— Begin Quoted text —

The reason why interest rate and bond have and inverse relation, is that when interest rate goes up, people naturally want those bonds with the higher interest rate. This naturally lead to people not wanting to buy those older bonds that have a lower interest rate. Therefore, people will have to sell those bonds at a discount, to make the worth it.
i was just going to say that. its misleading generalising it in the way it was. idv said that the bonds value is relative to the maturatin value as compared to current interest rate environment
Or to paraphrase the beginning of 2020, "The toilet paper runs out the way the bank collapses". I hope the "panic withdrawal" won't be a thing but we've seen "panic buying" just recently, so it doesn't look all that great.
TLDR rides on the acronyms TLDR, delivering extremely clipped down news to viewers. Also TLDR: "Business stories deep dives!" Good to see a new upload here though 😂
I don't live in USA, but work for a company in USA, which is not even in California, but, yesterday it turned out that our company used svb for payments, including wages... that's why our salaries are delayed now... well, not a big deal. But I wonder, will there ever be, "non banking institutions" which won't do shit, only process payments/transfers? So no risk, just doing their job?
Nice video. A couple notes FDIC was not established because of the 2008 financial crisis. It’s been around for decades. Also the graphic used pound symbol when it should have been dollar symbol.
Oh, it definitely will. 2023 or 2024 is the year that will be remembered in the same way 1930 is being remembered now. majority of the economy is built on unsustainable business models and the only way these businesses can stay afloat is through cheap credit + public fundraising. This works in a normal economy but we are not in a normal economy.
@josiavantroyen4215 With respect I think you are underestimating the level of corruption in European industries. I hope you are right since that impact going to be very hard on me personally but I am fairly sure it is unavoidable.
This is much more boring than is being discussed elsewhere but you describe well. It's a typical "run on a bank" which ran out of liquidity. Was never insolvent. 2007/8 was some were insolvent. Was different. Banks should borrow short (deposits) lend long (loans, mortgages). That's their job. It's why humans can start businesses or buy a house before they've saved up every penny BEFORE they buy the house.
But you're excluding how Trump let banks like SVB get away with less regulatory scrutiny snc how the CEO spread rumors to prompt a bank run within his competitor's ranks so he could entirely avoid the blame when other banks also went bust. I agree it's a sensational news article but they're most factors at play here that resulted in a boring bank run
@Vulcan Memes Trump? So the non large banks had same regulatory regulations as large ones from 2008 - 2016. Then Trump changed that to non huge ones having lighter regs? Or not that. But orange man bad.
There were no savers at SVB. The vast bulk of SVB depositors were tech startups hemorrhaging cash. SVB's business model was catering to these tech startups. The problems were that no one went to SVB to borrow money and the rate of tech startups springing into existence and depositing vast amounts of venture capital started to fall. SVB should have been matching the maturation times of their investments to the rate of new deposits and the burn rate of their current depositors. SVB failed to manage its risk, so it doomed itself.
@The American American Yeah. They are huge and successful because...... People voluntarily systematically chose them over a "normal" bank? And how do they solve this story? You can have a run on a credit union just as easily as on a bank. Unless, as I said, they hold 100% of their customers deposits in cash equivalents.

— End Quoted text —
— Begin Data records —

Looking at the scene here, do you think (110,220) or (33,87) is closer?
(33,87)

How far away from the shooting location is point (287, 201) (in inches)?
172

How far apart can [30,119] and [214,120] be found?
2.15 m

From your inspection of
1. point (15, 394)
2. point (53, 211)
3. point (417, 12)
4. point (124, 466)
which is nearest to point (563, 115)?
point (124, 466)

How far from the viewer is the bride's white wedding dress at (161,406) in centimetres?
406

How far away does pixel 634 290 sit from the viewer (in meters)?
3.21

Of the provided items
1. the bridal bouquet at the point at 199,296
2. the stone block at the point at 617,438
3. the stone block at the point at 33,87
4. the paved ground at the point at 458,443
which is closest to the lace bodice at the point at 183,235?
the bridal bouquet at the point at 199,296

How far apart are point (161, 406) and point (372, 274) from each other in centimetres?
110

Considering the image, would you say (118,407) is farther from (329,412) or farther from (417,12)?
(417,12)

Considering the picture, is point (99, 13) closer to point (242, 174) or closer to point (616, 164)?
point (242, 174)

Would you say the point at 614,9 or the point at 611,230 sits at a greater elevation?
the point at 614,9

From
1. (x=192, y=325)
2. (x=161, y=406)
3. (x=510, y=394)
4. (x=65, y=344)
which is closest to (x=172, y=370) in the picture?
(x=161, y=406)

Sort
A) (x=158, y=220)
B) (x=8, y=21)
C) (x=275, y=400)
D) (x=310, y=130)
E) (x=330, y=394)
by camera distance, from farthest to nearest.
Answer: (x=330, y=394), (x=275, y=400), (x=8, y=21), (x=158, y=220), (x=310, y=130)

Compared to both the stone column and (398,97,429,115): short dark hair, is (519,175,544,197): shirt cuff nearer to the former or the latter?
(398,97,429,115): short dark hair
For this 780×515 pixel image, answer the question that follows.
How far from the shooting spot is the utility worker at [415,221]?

— End Data records —

* Instructions:
(1) Summarize the comments about SVB in two sentences.
(2) Write the next part of the comments about SVB, picking up after the last comment shown.
These records have no connection to the comments about SVB.

* Per-task outputs:
(1) The comments explain that bond prices fall when interest rates rise, and some describe SVB's failure as a typical bank run that ran out of liquidity without ever being insolvent. Others argue that SVB doomed itself by failing to manage the risk of a depositor base made up of cash-burning tech startups, while some point to lighter regulation under Trump, note that the FDIC was not created because of the 2008 crisis, or predict wider economic trouble.

(2)
@daniel webb ...because they are... wait for it... nonPROFIT. A credit union, a type of financial institution similar to a commercial bank, is a member-owned nonprofit financial cooperative.
You don’t understand this bank failed. It was not caused by greed it was caused by banks incompetence not accounting for risk management. They had enough assets on hand to cover all the deposit first. But when depositors came to collect their money in the bank run, they had to sell their assets before they were fully matured at a discount to get the money together to pay out their account holders. Had interest rates stayed at record lows the bank would not have failed. It was their assumption that interest rates would stay so low that caused the bank to fail. The same thing could easily happened at a not-for-profit bank with bad management. TLDR this was not caused by greed it was caused by incompetence.
I would like to amend the full support being offered to SVB customers: you only get your full deposit guaranteed if your twitter feed is less than 10% small-government Libertarian BS. No one made you put your money there, maybe just accept personal responsibility amiright? Should be pretty easy to do.
Who thought it was a good idea to keep millions of borrowed (as in the VC’s money) capital in one bank? Maybe we should just let those companies fall along SBV. Might be a good lesson. The only thing we are doing with this bailout is telling others they can be as stupid as they want because the rest of us (other banks in this case) will bail them out.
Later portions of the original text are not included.